** DESCRIPTION OF THE TASK **
Could you copy the lines starting with the line containing "Given what the" and going on through the line containing "4. soldier's black", substituting "depth from the viewer" for "camera distance" and leaving everything else unchanged?

===== ITEMS

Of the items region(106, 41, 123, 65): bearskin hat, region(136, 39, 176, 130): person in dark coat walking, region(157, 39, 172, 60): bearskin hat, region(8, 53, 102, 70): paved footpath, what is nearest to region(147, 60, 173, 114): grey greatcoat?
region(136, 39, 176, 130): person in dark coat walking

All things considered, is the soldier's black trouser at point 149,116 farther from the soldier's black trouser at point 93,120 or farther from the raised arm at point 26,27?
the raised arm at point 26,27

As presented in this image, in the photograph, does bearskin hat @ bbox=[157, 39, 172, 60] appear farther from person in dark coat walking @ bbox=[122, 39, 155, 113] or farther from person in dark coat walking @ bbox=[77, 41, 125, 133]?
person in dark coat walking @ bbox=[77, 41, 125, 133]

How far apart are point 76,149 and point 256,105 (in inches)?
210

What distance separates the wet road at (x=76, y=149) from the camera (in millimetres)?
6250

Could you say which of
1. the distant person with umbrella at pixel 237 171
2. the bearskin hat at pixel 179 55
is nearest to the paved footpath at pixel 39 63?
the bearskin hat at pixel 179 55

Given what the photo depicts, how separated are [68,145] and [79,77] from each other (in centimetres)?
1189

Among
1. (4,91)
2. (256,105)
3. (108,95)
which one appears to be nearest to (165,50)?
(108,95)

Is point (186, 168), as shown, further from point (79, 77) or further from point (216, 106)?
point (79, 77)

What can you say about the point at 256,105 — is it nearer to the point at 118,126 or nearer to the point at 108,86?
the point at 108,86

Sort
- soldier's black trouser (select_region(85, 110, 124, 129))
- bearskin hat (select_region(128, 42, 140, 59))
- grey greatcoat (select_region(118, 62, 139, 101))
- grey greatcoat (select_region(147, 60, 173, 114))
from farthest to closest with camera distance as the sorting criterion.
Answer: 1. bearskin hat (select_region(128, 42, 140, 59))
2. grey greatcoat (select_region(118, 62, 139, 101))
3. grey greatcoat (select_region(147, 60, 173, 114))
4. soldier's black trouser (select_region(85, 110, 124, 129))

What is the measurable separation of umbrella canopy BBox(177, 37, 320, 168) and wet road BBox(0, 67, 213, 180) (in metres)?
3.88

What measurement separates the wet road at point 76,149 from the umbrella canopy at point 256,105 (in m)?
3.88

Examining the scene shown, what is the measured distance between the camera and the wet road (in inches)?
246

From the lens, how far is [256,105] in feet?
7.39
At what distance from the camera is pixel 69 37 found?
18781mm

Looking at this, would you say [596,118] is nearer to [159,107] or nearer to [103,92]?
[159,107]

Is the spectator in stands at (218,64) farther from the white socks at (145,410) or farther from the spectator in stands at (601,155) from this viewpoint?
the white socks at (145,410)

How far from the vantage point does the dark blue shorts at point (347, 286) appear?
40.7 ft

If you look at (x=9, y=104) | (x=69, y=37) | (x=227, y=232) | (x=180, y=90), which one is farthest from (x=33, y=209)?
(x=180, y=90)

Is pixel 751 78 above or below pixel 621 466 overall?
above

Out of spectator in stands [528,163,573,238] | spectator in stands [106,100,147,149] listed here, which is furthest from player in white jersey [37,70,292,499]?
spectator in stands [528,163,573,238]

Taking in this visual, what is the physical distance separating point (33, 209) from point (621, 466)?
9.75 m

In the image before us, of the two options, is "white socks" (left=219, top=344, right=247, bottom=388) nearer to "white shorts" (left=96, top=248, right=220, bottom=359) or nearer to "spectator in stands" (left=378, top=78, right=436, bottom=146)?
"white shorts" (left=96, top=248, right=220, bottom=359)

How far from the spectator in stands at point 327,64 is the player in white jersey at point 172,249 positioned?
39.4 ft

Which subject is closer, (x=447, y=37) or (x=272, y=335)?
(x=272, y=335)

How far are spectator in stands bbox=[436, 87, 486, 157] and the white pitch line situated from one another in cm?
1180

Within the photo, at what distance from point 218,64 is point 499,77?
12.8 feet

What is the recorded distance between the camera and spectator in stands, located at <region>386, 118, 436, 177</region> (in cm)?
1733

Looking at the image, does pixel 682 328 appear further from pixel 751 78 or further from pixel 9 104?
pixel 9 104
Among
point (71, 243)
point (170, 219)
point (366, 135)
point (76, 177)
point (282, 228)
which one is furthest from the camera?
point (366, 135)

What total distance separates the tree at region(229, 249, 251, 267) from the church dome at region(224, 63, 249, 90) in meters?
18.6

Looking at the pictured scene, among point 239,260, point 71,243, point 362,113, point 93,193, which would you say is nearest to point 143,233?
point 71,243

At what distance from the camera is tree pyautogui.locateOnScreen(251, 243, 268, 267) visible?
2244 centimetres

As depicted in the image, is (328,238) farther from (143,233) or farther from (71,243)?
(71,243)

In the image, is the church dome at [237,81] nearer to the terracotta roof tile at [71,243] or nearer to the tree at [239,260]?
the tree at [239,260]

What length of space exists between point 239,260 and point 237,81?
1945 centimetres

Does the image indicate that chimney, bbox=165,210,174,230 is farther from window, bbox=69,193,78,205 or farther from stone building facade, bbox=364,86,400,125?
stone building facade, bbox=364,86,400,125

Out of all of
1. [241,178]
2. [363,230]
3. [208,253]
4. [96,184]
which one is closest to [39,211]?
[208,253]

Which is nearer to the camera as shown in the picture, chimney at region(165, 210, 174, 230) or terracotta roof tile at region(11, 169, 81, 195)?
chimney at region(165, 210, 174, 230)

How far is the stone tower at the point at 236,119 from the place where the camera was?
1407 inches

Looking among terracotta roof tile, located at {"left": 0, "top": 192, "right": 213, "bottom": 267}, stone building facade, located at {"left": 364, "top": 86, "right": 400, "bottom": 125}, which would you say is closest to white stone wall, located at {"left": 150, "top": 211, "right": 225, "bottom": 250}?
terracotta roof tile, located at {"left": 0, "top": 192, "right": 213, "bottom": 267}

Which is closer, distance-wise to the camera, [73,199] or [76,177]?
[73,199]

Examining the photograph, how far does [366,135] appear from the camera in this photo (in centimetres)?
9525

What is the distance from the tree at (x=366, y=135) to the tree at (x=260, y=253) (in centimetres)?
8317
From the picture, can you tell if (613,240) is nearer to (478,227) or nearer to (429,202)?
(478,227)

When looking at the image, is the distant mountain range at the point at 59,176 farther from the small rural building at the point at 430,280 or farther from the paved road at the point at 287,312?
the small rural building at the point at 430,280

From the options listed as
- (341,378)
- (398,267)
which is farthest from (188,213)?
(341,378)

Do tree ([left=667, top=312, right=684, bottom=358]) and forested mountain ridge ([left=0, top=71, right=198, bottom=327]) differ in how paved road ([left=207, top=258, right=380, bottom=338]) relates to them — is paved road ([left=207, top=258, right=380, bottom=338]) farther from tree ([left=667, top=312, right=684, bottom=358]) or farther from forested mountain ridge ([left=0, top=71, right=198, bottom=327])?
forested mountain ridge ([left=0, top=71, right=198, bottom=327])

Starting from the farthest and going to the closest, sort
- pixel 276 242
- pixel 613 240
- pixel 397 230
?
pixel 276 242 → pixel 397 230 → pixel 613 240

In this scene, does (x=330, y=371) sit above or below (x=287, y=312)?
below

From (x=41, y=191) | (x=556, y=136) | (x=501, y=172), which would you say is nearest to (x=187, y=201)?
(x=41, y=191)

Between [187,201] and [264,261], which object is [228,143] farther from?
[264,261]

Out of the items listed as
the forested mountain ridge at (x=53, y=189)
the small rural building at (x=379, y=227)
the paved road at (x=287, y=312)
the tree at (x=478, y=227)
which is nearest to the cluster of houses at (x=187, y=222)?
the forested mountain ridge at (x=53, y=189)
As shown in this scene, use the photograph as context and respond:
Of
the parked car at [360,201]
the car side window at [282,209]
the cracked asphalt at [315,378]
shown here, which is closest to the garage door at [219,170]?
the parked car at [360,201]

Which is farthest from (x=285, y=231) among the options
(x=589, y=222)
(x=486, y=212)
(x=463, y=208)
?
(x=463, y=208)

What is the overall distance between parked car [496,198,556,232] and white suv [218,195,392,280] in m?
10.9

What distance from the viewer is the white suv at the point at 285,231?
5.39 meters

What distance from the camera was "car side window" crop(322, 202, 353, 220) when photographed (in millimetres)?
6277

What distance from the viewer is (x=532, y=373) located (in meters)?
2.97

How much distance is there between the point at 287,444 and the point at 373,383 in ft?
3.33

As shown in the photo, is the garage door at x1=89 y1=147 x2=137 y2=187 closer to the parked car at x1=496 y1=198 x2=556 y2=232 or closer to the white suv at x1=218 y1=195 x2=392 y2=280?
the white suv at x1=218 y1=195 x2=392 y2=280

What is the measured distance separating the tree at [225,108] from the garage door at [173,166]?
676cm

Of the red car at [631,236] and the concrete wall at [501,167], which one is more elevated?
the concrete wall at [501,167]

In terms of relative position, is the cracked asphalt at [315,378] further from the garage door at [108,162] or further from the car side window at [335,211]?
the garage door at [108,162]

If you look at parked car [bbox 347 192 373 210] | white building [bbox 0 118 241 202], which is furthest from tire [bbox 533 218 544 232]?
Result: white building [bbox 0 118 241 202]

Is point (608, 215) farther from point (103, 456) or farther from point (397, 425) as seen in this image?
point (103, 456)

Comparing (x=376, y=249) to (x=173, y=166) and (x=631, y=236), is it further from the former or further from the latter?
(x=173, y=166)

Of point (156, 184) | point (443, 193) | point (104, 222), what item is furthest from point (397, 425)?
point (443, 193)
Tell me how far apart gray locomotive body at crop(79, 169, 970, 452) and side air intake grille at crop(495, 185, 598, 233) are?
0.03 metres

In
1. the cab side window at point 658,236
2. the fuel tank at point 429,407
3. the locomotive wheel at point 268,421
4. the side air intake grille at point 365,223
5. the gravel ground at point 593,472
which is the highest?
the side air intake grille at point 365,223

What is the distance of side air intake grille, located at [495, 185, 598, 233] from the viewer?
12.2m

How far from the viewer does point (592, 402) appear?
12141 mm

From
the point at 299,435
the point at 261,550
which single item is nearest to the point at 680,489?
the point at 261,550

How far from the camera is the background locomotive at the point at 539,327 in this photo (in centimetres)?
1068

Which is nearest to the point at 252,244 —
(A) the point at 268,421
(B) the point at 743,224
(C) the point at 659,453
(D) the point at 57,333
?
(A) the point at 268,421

==========

** WRITTEN SOLUTION **
Given what the photo depicts, how separated are [68,145] and [79,77] from each other (in centimetres)?
1189

Among
1. (4,91)
2. (256,105)
3. (108,95)
which one appears to be nearest to (165,50)?
(108,95)

Is point (186, 168), as shown, further from point (79, 77) or further from point (216, 106)?
point (79, 77)

What can you say about the point at 256,105 — is it nearer to the point at 118,126 or nearer to the point at 108,86?
the point at 108,86

Sort
- soldier's black trouser (select_region(85, 110, 124, 129))
- bearskin hat (select_region(128, 42, 140, 59))
- grey greatcoat (select_region(118, 62, 139, 101))
- grey greatcoat (select_region(147, 60, 173, 114))
from farthest to closest with depth from the viewer as the sorting criterion.
Answer: 1. bearskin hat (select_region(128, 42, 140, 59))
2. grey greatcoat (select_region(118, 62, 139, 101))
3. grey greatcoat (select_region(147, 60, 173, 114))
4. soldier's black trouser (select_region(85, 110, 124, 129))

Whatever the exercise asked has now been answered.